We broke up some of the standard sites with some diversions such as a night time Segway tour of the city, which offered a different perspective of Paris at night and was knowledgeably led by a French history major who was able to expound upon historic details regarding each of the stops along the tour. Another day during our stay in Paris, we took a break from hoofing it around and about the city on a Seine River cruise; touristic river cruises in many cities provide such an amazing vantage point that is often missed on terrestrial only sightseeing itineraries. A couple of the museums on our agenda, Cité de la Musique and Musée des égoûts de Paris, were two of what I’d guess would be some of the lesser known or visited museums in Paris. My son, being a talented musician had an interest in the music museum (located toward the northeast outskirts of the city), and my son and I, both enjoying seeing some unusual points of interest, found the the sewer museum to be a nice (if not the best smelling) departure from the typical sightseeing stops.
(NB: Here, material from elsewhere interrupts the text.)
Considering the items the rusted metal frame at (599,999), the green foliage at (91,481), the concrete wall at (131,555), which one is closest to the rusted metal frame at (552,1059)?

Of course, we were obligated to take in the incredible architecture of the numerous churches and cathedrals lacing the city. Notre Dame was spectacular as expected, inside and out, as was the Basilique Sacré-Coeur of Montmartre, along with too many other churches and cathedrals to mention or even remember by name after the passing of more than four years. We happened to be in Paris for Easter since our visit was during my son’s spring break from high school, and as such we found our way to the American Cathedral in Paris for a memorable and meaningful Easter Day service. We of course managed our way to see the usual suspects – the Eiffel Tour, The Arc de Triomphe, Palais Garnier – Opera National de Paris, the Panthéon and the like; but we also just ambled our way through the city to soak up the atmosphere via the city squares, parks, bridges, districts, gardens and streets themselves. We did manage to squeeze a day trip via train to Versailles, since the palace and gardens were not to be missed. While it was cold and rainy on the day of our trip to Versailles, the weather didn’t detract from Versailles’ splendor.

Per common knowledge and living up to its reputation, Parisian fare is worth a trip to France just for dining’s sake. During our wanderings through Paris, Devan and I sampled crepes (leading to my son’s Nutella addiction), fresh breads, rich cheeses, light macarons, delectable pastries and too many exquisite French cuisine delights for our own good. All of our meals and snacks in Paris were notable as were the historical and beautiful sites we visited, but one of my favorite memories of the trip is of the kind treatment bestowed upon us by so many of the locals. While studying our map of Père Lachaise Cemetery in our quest to find the graves of Jim Morrison and Chopin, an elderly gentleman approached Devan and me asking if he could help us find something. We told him which graves we wanted to visit, but that we had a map to lead our way. He insisted on accompanying us to each, saying we’d have a difficult time even with the map. Other travelers have managed unguided, so I was wondering if he thought Devan and I didn’t look to be all that bright. 🙂 BUT, we accepted his gracious offer to guide us to visit Morrison and Chopin and were regaled with his vast knowledge of the cemetery and Paris in general. He also asked if we had anything else on our itinerary that he could help us find. After he led us to Jim Morrison’s and Chopin’s resting places, the kind gentleman pointed us in the direction of the music museum. This encounter was not our sole experience with unsolicited kindness of locals in Paris. Another day while consulting our handy dandy attraction maps, we were again approached by a Parisian offering to help direct us to our destination of the catacombs. Devan and I actually enjoy the opportunity to roam and take a few wrong turns (time permitting, of course) as we explore our vacation destinations, but we also have been extremely fortunate to be confronted with kindness, rather than the hostility we so often hear about during others’ travel escapades. I can only hope that we’ll be lucky enough to have these same types of positive experiences during our upcoming venture to Prague, Vienna and Budapest!